Recently, a friend told my husband that when a relative died, he saw the price of coffins and made his own, saving lots of money with a simple casket made lovingly with his own hands. So this is still possible. Check your state's laws and your rights to see what your state allows.
Do you need a funeral package?
Most mortuaries will try to sell you a plan that includes the casket, and sometimes a funeral. You will have to decide whether you want a funeral or grave side service that requires the use of their service staff or chapels. There are alternatives to this. For example, at Jason's service we had to postpone the grave side service until after the weekend because their service staff doesn't work on the weekend, or if they do, the charges for their services are much higher. For the grave side service, you can order some chairs to be put out and they will have the casket by the grave side at the time of the service, bring the flowers to the site, etc.
The chairs were limited and uncomfortable for Jason's service. They don't actually lower the casket into the ground until you are gone. At my mom's service (same cemetery) they put out metal folding chairs. For Sarah's service (same cemetery), we wanted it on Saturday so more people could come. It was to be her only service. We decided not to use any services of the mortuary or cemetery staff.
Family members had access to plenty of folding chairs and brought them. We just met around the grave site for a short service performed by family members. Then we went to the home of a family member afterward for a light lunch and time of sharing memories as a group. We could do that because we were a much smaller group than for Jason's memorial service. His was too big for our church to hold, so we had it outdoors.
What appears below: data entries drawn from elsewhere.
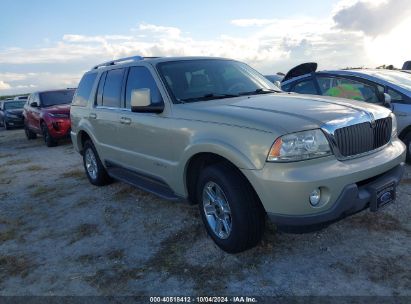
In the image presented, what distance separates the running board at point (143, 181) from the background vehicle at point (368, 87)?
3.62 meters

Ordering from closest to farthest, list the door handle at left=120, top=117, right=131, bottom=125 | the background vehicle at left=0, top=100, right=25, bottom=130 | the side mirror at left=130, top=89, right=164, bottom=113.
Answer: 1. the side mirror at left=130, top=89, right=164, bottom=113
2. the door handle at left=120, top=117, right=131, bottom=125
3. the background vehicle at left=0, top=100, right=25, bottom=130

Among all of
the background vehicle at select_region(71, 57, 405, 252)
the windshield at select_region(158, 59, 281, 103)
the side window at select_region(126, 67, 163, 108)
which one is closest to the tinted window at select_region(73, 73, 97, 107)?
the background vehicle at select_region(71, 57, 405, 252)

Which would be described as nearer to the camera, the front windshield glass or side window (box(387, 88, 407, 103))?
side window (box(387, 88, 407, 103))

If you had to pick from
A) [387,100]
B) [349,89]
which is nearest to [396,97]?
[387,100]

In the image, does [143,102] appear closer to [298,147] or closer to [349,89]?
[298,147]

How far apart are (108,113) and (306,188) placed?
10.8ft

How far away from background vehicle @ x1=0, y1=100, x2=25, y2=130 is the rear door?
16.1 meters

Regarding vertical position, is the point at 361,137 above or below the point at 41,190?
above

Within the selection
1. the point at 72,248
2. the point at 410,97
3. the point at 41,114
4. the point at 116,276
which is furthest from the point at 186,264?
the point at 41,114

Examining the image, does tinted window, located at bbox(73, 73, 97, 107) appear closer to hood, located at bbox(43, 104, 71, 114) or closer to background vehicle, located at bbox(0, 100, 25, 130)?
hood, located at bbox(43, 104, 71, 114)

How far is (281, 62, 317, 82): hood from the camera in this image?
7.72m

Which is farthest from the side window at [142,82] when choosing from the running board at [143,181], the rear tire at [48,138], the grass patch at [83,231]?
the rear tire at [48,138]

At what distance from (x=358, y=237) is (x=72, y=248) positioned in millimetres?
2937

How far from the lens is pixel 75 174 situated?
770cm
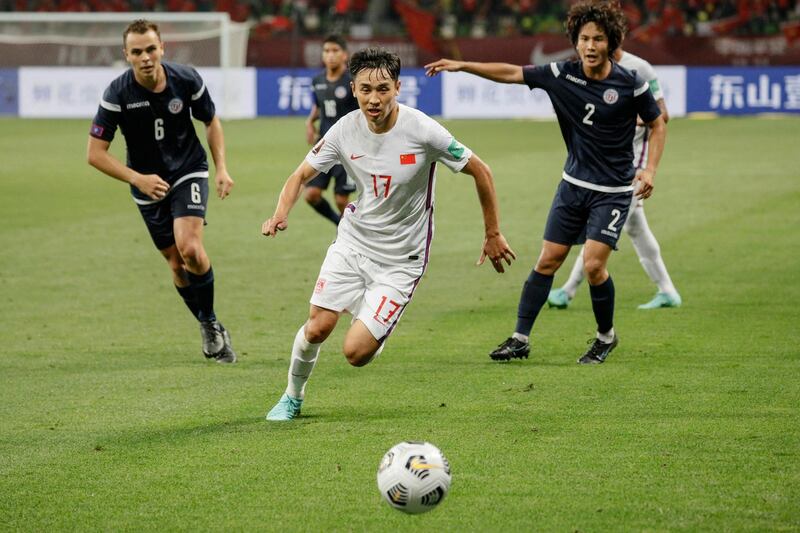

I will talk more about funeral planning below.
Another part of the packages they want to sell you include the price of the hearse and limousines for the family members. You pretty well have to have a hearse, but we opted out of the extra expense of limousines, since most of us had to drive long distances anyway. It seemed kind of silly to make a long drive and then have a limousine pick us up from a relative's home or motel. It helps to know that even if some things may be traditional, they may not be necessary or desirable for you.
That brings me to flowers. They are a lovely custom, and if you are going to have a funeral or graveside service where the casket is present, you may want flowers to adorn the casket. You also might just have a wreath and a few flowers planned and encourage people to donate the money they might have spent for flowers to a favorite charity in honor of the deceased.
If you have ever been part of the family, you may know that after the graveside service, the flowers will either be given to the family members or be disposed of by the cemetery staff after everyone has gone home. They may be allowed to stay until wilted but that depends upon the rules of the cemetery you choose. The picture above shows the many flowers people sent for Jason's service. A special family friend made the wreath you see. After the graveside service, we took it home and hung it on the wall in the kitchen for years. When my aunt died in 2003 we went to Long Beach for the funeral and left the wreath on Jason's grave. You can see it close up in the lead photo at the top.